**STATED EXERCISE A**
Could you copy, word for word, the section of the Sunday school text that opens with the words containing "Many congregations have" and closes with "by reliable volunteers."?

The irony for me, as minister at a local church, is that the more successful my children’s work becomes, the more it puts a stress on where the joints are most weak, on the church’s work with young people who are making the transition between primary and secondary school. Once a month we hold half-hour services, with up to 94 children in attendance. It is Messy Church for fringe parents, drawn in through the church school and the surrounding area. Younger children like being with their friends and it is fun for them to be boisterous in church and to shout out the answers to questions. Older children want a shared enterprise rather than a single event. They begin to distance themselves and see Church as something connected with primary school and to be left behind them as they make the transition to secondary school.

The problem with Sunday school

My conundrum, as a church minister, is that the better the Sunday school leaders teach the faith to the children in the church, the less the family see it as their responsibility to do so. There is a latent assumption that children learn about Christianity at church and then put it into practice at home and at school. Families outsource the role of Christian nurture to the Church. Parents think of a church’s teaching as they might do a school and see it as the church’s responsibility to help their children follow Jesus.

Many congregations have contributed to the situation by over-emphasising age-segregated programming, which further divides families. Sunday school can inadvertently become a de-facto childcare facility, allowing parents to enjoy uninterrupted adult worship time secure in the knowledge that their children are being looked after by reliable volunteers.

The Evangelical Alliance tells us that there was a better chance of surviving on the Titanic than there is of a child’s faith surviving in our churches; 1,523 out of 2,228 passengers and crew were drowned during the sinking of the Titanic - a loss of 68 per cent. But of every class of 50 0-9-year olds in Sunday school in 1985, only 15 will still be going to church in their 20s: we lose 70 per cent of our children in their progress from Sunday school to university. The explanation of why young people are not in church lies in the fact that the Church can’t hold on to the children and young people it has, let alone reach out to those outside the Church.

The task of a Sunday school is to supplement not to replace the family’s role in nurturing their children in faith. Oftentimes there is little to no programming on offer in a church that engages the entire family as a family, or that empowers and equips parents for their task as the primary religious teachers of their children and teens. Deuteronomy 6:4-9 offers a charter for family learning: teaching children the faith is the responsibility of the family, rather than the synagogue or Church.

Well-managed transitions

A well-managed transition between primary and secondary school needs youth ministers to become family workers in order to provide parents with the tools to teach their own children. In 2014’s The church growth research programme report, Voas and Watt report that 64 per cent of Anglican parents see it as the responsibility of the Church, rather than their own, to nurture their children’s faith. In order to work with young people, I find myself turning my back on youth work and becoming a family worker. When only 36 per cent of Anglican parents say that they see it as important to teach their children the Christian faith, it is evident that youth workers need to invest in parents.

**MATERIAL PROVIDED**

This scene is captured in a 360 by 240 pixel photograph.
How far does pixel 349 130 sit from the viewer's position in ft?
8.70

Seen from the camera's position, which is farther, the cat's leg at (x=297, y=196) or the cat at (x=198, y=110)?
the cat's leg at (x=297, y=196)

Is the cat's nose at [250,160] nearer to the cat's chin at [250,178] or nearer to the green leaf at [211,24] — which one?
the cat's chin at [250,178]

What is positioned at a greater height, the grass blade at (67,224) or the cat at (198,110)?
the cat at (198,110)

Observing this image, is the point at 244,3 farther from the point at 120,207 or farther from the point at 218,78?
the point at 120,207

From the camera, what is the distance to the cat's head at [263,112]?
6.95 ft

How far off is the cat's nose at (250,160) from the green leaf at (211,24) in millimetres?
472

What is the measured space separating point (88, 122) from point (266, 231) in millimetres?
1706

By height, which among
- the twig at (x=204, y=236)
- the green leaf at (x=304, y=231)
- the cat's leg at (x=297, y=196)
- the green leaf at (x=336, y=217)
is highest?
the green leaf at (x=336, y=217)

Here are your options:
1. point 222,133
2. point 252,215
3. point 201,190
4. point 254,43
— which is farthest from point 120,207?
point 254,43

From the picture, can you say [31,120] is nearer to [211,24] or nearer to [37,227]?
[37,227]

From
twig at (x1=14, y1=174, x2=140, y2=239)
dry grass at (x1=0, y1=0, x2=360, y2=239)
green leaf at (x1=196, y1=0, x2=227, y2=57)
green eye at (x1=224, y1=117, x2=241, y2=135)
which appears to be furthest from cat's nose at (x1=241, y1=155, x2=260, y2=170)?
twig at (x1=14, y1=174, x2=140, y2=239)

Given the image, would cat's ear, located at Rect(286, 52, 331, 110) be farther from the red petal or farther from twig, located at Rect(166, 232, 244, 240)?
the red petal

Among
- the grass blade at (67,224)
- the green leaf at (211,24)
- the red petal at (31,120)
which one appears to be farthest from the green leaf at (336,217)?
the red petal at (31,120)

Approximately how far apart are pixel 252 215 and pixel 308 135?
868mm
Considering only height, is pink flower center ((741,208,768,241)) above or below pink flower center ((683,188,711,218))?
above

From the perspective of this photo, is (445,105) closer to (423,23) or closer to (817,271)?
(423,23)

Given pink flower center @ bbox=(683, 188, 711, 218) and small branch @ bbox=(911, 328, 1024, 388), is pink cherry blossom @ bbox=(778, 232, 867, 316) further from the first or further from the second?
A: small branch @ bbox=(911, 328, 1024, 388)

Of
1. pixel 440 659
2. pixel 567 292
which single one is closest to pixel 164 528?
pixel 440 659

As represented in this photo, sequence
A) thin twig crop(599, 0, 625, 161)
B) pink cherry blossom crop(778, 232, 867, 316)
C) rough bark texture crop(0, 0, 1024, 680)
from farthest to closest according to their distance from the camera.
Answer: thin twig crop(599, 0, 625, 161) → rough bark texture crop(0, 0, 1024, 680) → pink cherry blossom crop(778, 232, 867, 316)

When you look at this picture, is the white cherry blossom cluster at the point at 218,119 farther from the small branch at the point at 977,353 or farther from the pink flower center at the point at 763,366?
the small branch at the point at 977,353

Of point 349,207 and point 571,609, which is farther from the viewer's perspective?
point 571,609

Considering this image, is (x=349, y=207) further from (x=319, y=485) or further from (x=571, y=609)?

**STATED EXERCISE B**
Can you find every line in the records above that contains the string "leaf", matching case exactly, and copy each of those lines?

**EXPECTED ANSWER A**
Many congregations have contributed to the situation by over-emphasising age-segregated programming, which further divides families. Sunday school can inadvertently become a de-facto childcare facility, allowing parents to enjoy uninterrupted adult worship time secure in the knowledge that their children are being looked after by reliable volunteers.

**EXPECTED ANSWER B**
Is the cat's nose at [250,160] nearer to the cat's chin at [250,178] or nearer to the green leaf at [211,24] — which one?
How far off is the cat's nose at (250,160) from the green leaf at (211,24) in millimetres?
- the green leaf at (x=304, y=231)
- the green leaf at (x=336, y=217)
the green leaf at (x=336, y=217)
green leaf at (x1=196, y1=0, x2=227, y2=57)
- the green leaf at (211,24)
which one appears to be farthest from the green leaf at (336,217)?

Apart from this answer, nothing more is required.